Nvidia is shifting its orders from Super Micro Computer to alternative suppliers in response to Super Micro’s persistent financial reporting issues, aiming to stabilize the AI server market.
- Background: Super Micro, known for its AI servers, faces potential delisting if it fails to submit financial statements by November 20. This follows a previous delisting in 2018 due to non-compliance with financial filings.
- Immediate Actions: Nvidia has started redirecting client orders from Super Micro to other providers like Gigabyte and ASRock to minimize disruptions in the supply of AI servers.

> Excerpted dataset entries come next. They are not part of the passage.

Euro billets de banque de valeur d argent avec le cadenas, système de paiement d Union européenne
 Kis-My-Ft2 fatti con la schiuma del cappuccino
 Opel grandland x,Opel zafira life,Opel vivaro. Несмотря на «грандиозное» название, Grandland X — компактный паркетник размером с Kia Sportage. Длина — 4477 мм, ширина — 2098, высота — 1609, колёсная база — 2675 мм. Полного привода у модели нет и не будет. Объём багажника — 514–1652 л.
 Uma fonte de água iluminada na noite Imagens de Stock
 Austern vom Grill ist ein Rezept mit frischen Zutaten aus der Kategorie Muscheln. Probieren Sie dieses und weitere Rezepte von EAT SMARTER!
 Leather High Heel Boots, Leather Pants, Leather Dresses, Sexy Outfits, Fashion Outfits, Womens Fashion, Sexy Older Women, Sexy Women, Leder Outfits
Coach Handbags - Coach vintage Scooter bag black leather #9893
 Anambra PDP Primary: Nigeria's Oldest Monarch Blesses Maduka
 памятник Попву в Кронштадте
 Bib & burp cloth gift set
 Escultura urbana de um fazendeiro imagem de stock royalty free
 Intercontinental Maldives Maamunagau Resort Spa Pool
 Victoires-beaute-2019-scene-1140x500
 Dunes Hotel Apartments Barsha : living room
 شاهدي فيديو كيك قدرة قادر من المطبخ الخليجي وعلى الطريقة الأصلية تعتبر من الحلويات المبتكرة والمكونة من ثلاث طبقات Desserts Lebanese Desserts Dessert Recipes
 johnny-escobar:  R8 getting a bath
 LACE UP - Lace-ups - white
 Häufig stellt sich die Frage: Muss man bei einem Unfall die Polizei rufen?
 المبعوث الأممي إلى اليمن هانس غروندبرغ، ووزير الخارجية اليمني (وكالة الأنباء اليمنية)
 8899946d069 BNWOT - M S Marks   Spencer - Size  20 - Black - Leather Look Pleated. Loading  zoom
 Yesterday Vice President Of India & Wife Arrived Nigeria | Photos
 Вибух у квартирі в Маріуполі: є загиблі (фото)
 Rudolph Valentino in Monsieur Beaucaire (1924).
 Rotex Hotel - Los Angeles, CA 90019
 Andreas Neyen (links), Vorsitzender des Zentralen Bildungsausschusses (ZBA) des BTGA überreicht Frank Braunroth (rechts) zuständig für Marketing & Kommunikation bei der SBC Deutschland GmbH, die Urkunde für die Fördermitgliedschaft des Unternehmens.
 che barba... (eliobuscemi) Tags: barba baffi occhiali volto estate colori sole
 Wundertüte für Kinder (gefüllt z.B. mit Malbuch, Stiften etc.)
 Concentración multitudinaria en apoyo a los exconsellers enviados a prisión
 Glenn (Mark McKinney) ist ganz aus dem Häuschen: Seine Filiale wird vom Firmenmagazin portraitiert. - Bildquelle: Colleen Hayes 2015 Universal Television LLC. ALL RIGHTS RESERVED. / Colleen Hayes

- Financial Impact: Shares of Super Micro plummeted over 45% last week, marking its most significant drop on record, triggered by the resignation of its auditor.
- Supply Chain Shifts: Companies such as Gigabyte and ASRock are benefiting from the redirected orders, with Gigabyte increasing its revenue forecasts and ASRock experiencing a surge in orders.
- Wider Effects: The instability at Super Micro is affecting its broader supply chain, with impacts felt by companies like Leadtek, backed by Super Micro’s closely linked entities, Ablecom and Compuware.
Nvidia’s proactive steps to redirect orders demonstrate its commitment to maintaining stability within the AI server market, despite the challenges posed by Super Micro’s financial uncertainties. This move is also reshaping the competitive landscape, providing opportunities for other companies in the sector.